There are a lot of ongoing old-school sustainability efforts going on at both schools because of their Benedictine roots.

“Right now, people are expecting really big, sexy, flashy sort of sustainability efforts, But if you really look deeply into where we are rooted, there’s a lot of cool things happening,” Brodeur said.

“At Saint John’s, they basically operate their own little city. They have their own (water) treatment plant, all the well systems and they create a lot of their own energy through steam and obviously the solar panels, too,” Brodeur said. “Looking back, they formed the brick for the Quad where (Clemens Stadium) is now.”

“I would say similarly at Saint Ben’s, we’re creating our own energy with the power plant on campus. The amount that we pay for square footage for energy from Xcel (Energy) is so low because we always produce so much of our own energy,” Brodeur said.

In addition, both campuses have been active planting vegetation native to prairie lands.

“These two campuses are probably some of the most sustainable infrastructures since the 1800s,” Brodeur said.

Brodeur’s office has two initiatives upcoming.

The first will bring reusable plastic containers to McGlynn’s at CSB during Block C, which beings Monday, Oct. 26. Every Bennie who wishes to be part of the program will receive a free token (faculty, staff or Johnnies can buy into the program for $5). Patrons will be able to exchange the token for food packaged in the reusable containers from items in the refrigerator or from the grill at the cafe.

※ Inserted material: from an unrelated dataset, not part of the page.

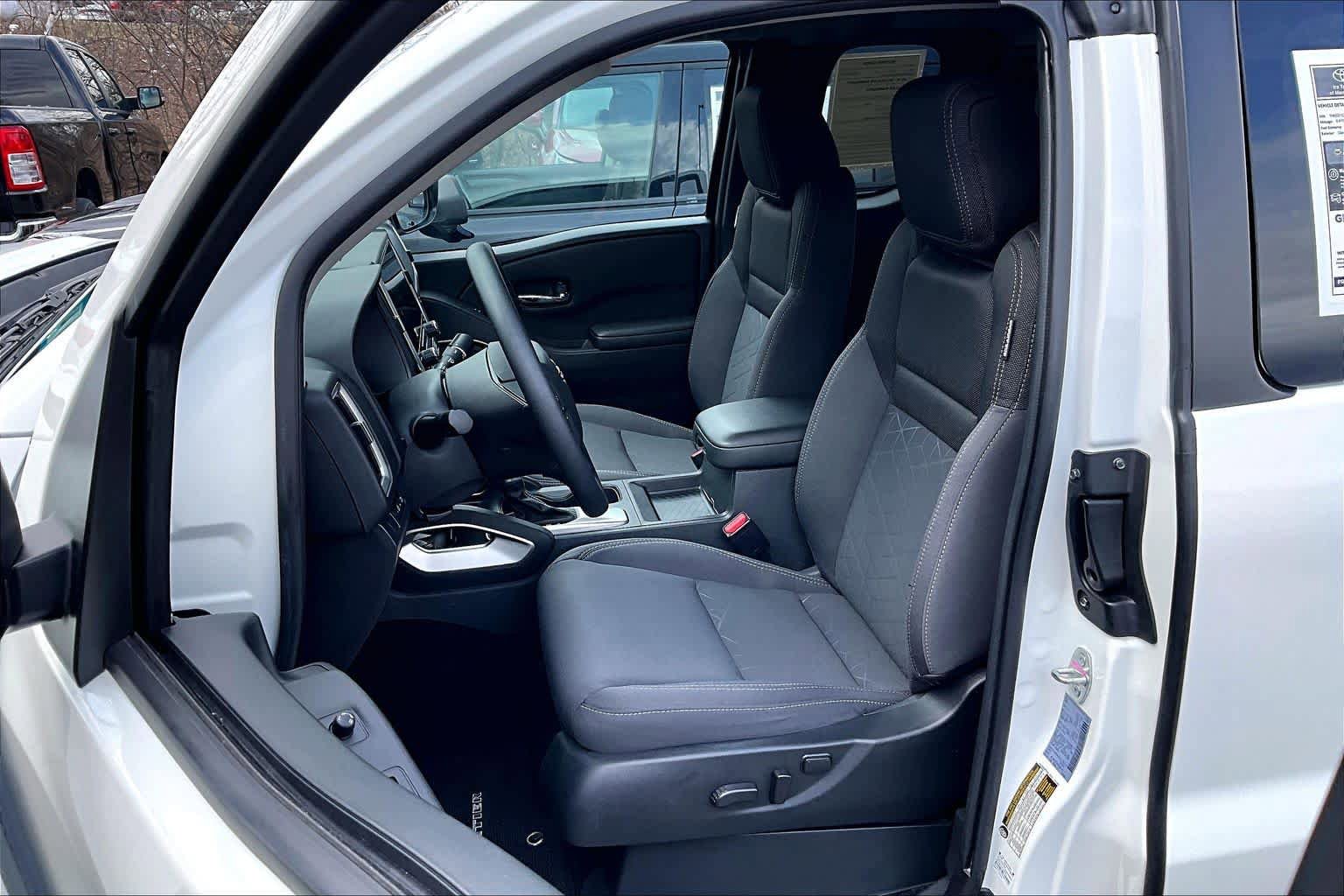 Used 2025 Nissan Frontier SV image 9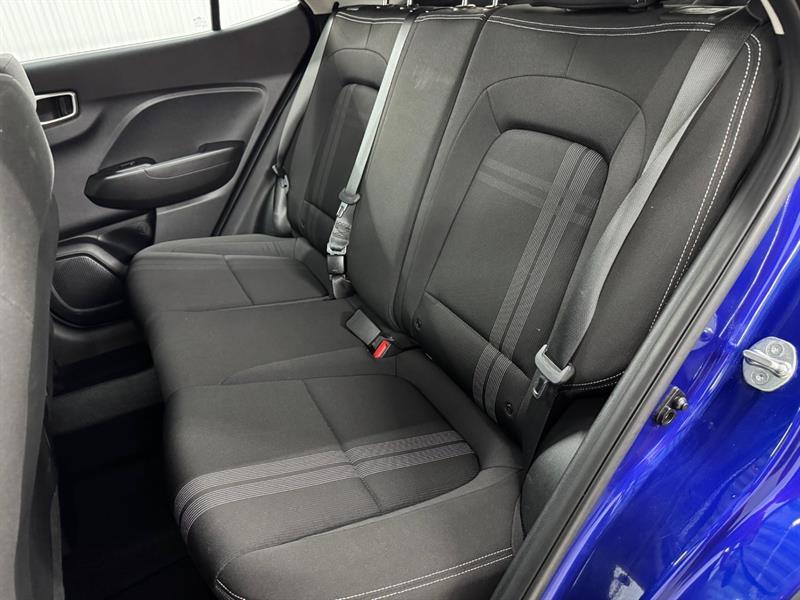 2023 Hyundai Venue - Image 18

Rachel with recycling binsCustomers will then rinse and clean the containers and bring them back to McGlynn’s, where they can repeat the process.

“We eliminate tons of used plastic,” Brodeur said. “The container is made of hard plastic that will be able to go through the dishwasher hundreds of times and not be a problem.” 

The program began through a grant, which at the time was made to set up the pilot program at CSB. Long-range, however, it could conceivably come to Sexton Dining at SJU.

The other event is the Fall Week of Sustainability, which begins Monday, Oct. 26 on both campuses. The annual “Cut the Current” competition will be held during the week to see what dorm can reduce the most energy it uses.

“During that time, we will be having events at both campuses featuring a lot of partnerships throughout campus, like Campus Ministries, the Climate Justice Club and QPLUS,” Brodeur said.